What is asked:
Turn the items in the part that opens with the line containing "Of the objects" and closes with the line containing "4434 centimetres" into a two-column CSV headed text and answer, with one row per item. Put each item's text and its answer in their own quoted fields, and replace any line breaks with spaces.

Recorded data:
--- start ---

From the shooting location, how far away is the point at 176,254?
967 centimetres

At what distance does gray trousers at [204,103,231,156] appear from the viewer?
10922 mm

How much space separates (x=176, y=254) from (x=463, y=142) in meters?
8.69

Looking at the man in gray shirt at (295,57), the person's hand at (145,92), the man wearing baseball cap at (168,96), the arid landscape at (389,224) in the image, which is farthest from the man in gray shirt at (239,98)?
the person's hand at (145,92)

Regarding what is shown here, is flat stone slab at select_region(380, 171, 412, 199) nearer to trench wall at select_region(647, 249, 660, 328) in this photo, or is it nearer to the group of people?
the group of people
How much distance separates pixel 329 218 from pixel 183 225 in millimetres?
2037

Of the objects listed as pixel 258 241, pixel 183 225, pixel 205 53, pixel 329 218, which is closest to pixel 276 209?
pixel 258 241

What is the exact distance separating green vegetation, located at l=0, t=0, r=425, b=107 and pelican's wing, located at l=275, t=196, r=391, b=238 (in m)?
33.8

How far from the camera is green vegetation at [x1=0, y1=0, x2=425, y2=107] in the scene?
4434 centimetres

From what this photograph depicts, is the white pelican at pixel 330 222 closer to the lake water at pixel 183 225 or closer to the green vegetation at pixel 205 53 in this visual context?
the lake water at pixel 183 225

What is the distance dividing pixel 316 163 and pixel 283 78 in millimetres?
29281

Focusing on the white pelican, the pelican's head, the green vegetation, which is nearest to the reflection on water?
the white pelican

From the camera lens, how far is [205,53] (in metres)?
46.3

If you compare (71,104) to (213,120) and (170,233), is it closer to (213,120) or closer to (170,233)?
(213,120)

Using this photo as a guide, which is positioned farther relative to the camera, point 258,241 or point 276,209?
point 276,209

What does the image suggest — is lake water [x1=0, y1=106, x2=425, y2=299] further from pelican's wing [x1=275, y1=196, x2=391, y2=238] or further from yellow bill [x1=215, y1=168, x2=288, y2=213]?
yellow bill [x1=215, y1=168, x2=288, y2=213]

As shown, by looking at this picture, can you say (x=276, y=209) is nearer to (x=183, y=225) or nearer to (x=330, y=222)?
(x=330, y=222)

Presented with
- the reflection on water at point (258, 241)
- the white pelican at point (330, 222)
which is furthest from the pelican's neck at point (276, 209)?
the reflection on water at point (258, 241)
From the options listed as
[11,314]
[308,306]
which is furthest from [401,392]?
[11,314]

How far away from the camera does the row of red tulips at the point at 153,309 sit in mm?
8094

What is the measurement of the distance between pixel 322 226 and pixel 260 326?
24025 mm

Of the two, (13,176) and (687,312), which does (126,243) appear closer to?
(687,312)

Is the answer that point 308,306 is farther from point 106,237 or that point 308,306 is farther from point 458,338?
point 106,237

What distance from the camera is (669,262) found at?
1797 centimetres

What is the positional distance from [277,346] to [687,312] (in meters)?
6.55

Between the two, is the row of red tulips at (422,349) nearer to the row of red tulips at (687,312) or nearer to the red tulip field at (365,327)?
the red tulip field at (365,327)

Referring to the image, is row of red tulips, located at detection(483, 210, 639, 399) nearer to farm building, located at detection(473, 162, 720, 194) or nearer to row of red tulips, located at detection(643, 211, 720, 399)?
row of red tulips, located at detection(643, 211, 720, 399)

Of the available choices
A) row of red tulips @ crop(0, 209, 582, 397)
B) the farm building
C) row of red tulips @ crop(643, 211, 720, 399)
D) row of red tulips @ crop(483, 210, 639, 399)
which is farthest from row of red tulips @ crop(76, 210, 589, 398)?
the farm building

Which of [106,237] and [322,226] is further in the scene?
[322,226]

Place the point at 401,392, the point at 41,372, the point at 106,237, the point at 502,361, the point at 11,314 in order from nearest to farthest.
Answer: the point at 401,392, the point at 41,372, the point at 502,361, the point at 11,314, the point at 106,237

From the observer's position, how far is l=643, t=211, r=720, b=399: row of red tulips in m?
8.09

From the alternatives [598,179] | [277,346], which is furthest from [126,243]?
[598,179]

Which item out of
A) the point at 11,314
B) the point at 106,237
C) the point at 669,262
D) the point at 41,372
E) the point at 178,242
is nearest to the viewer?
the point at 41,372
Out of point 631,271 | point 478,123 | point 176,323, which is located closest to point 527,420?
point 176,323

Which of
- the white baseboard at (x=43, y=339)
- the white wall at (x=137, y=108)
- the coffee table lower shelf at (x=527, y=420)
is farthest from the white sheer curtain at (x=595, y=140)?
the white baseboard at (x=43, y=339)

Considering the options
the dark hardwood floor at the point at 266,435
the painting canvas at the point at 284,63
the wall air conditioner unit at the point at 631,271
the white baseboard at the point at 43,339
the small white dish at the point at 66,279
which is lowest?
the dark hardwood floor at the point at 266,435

--- end ---

The output:
text,answer
"Of the objects listed as pixel 258 241, pixel 183 225, pixel 205 53, pixel 329 218, which is closest to pixel 276 209?","pixel 258 241"
"What is the exact distance separating green vegetation, located at l=0, t=0, r=425, b=107 and pelican's wing, located at l=275, t=196, r=391, b=238 (in m)?","33.8"
"How far from the camera is green vegetation at [x1=0, y1=0, x2=425, y2=107] in the scene?","4434 centimetres"